About this task.
Return all the data verbatim but without images.

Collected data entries
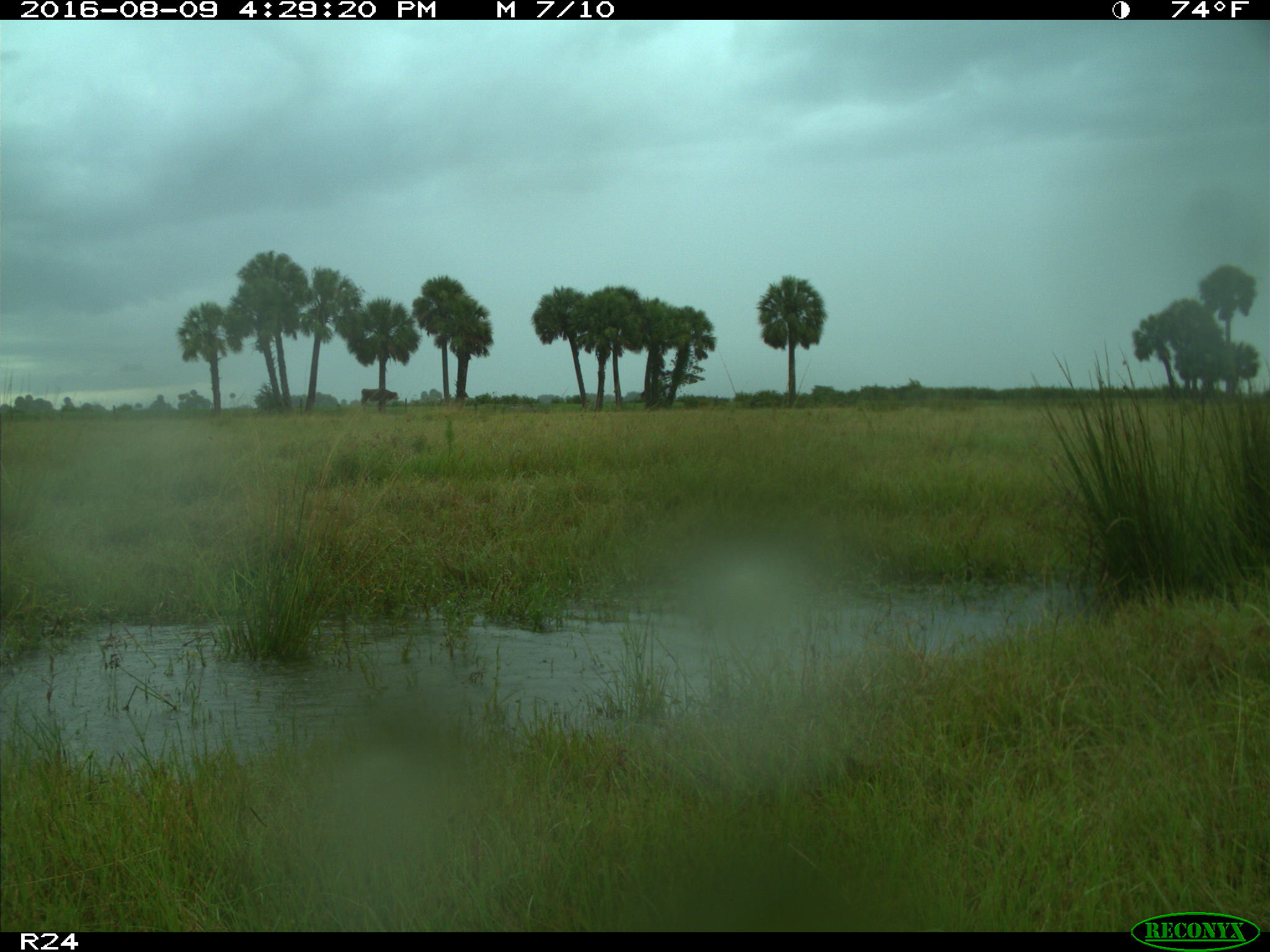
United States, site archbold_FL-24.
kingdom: Animalia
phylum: Chordata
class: Mammalia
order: Artiodactyla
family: Bovidae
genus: Bos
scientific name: Bos taurus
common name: domestic cow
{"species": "Bos taurus (domestic cow)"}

Written reply.
United States, site archbold_FL-24.
kingdom: Animalia
phylum: Chordata
class: Mammalia
order: Artiodactyla
family: Bovidae
genus: Bos
scientific name: Bos taurus
common name: domestic cow
{"species": "Bos taurus (domestic cow)"}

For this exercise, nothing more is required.